OpenTracing is that “single, standard mechanism.” OpenTracing allows developers of application code, OSS packages, and OSS services to instrument their own code without binding to any particular tracing vendor. Every component of a distributed system can be instrumented in isolation, and the distributed application maintainer can choose (or switch, or multiplex) a downstream tracing technologies with a configuration change.

So we know we need standardization: but standardization where? All of the following are possibilities:

  1. Standardized span management: programmatic APIs to start, finish, and decorate timed operations (“spans” in Dapper and Zipkin’s terminology)
  2. Standardized inter-process propagation: programmatic APIs to aid in the transfer of tracing context across process boundaries
  3. Standardized active span management: programmatic APIs to store and retrieve the active span across package boundaries in a single process
  4. Standardized in-band context encoding: specification of the precise wire-encoding format for tracing context passed alongside application data between processes
  5. Standardized out-of-band trace data encoding: specification of how decorated trace and span data is encoded as it heads towards the distributed tracing vendor

Previous efforts to standardize distributed tracing have focused on the encoding and representation of trace and context data, both in-band and out-of-band (numbers 4 and 5 above). Ironically, per the table below, standardization of encoding formats has few benefits for instrumentation API consistency, tracing vendor lock-in, or the tidiness of dependencies for OSS projects: the very things that stand in the way of turnkey tracing today.
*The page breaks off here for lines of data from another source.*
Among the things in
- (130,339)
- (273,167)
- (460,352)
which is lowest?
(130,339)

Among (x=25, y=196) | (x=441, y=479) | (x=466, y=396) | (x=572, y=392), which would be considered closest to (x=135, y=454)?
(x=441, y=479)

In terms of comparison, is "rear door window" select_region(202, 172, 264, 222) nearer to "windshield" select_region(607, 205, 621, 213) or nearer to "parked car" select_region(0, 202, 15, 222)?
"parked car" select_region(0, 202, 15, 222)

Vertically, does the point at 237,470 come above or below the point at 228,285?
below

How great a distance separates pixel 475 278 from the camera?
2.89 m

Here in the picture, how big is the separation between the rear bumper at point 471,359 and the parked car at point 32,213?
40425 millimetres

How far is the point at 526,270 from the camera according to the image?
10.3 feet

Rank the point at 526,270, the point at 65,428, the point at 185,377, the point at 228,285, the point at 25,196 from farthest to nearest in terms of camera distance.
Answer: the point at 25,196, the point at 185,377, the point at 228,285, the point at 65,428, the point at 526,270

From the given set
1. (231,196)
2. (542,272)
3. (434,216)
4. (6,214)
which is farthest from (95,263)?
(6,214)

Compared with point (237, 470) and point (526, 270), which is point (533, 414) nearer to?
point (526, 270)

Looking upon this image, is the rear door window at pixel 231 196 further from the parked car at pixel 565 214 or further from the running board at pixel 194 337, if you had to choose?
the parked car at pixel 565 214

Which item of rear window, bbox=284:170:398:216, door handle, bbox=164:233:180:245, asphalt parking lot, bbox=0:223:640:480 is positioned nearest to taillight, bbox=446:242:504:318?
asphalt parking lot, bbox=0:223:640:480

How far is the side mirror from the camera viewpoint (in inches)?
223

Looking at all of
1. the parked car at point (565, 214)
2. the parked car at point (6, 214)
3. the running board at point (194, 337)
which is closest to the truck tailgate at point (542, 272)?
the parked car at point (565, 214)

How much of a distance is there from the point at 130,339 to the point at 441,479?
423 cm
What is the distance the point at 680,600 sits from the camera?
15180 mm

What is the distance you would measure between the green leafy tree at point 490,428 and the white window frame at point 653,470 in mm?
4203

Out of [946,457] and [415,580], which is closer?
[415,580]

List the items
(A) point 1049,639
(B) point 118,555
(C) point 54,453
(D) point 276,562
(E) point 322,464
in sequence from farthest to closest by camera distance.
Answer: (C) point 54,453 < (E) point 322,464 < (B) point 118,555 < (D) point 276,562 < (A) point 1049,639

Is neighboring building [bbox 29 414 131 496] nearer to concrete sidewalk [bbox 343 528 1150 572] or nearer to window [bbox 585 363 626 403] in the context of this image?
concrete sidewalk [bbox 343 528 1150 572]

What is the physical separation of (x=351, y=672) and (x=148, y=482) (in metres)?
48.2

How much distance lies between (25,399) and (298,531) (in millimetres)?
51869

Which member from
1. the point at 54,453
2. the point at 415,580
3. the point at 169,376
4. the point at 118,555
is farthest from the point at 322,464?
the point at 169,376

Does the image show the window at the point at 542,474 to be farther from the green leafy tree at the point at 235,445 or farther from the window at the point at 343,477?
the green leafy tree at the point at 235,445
What’s truly needed — and what OpenTracing provides — is standardization of span management APIs, inter-process propagation APIs, and ideally active span management APIs. The table below shows the five key benefits of standardization around distributed tracing, and the importance of each of the five kinds of standardization for each of those benefits.

OpenTracing picks its battles: by focusing on APIs rather than implementation encodings, it provides the standardization benefits that developers actually need.

OpenTracing gives us the standards we need to make accurate, turnkey distributed tracing a reality across modern software systems, including OSS packages and other third-party code. It does this while allowing OpenTracing implementations to take control over both in-band and out-of-band encoding formats; this in turn gives the application owner the flexibility to switch (or add) tracing vendors with an O(1) declarative configuration change.

The OpenTracing software architecture. Application code and OSS packages program against the abstract OpenTracing APIs, describing the path that requests take within each process as well as the propagation between processes. OpenTracing implementations control the buffering and encoding of trace span data, and they also control the semantics of process-to-process trace context information. As a result, application code can describe and propagate traces without making any assumptions about the OpenTracing implementation.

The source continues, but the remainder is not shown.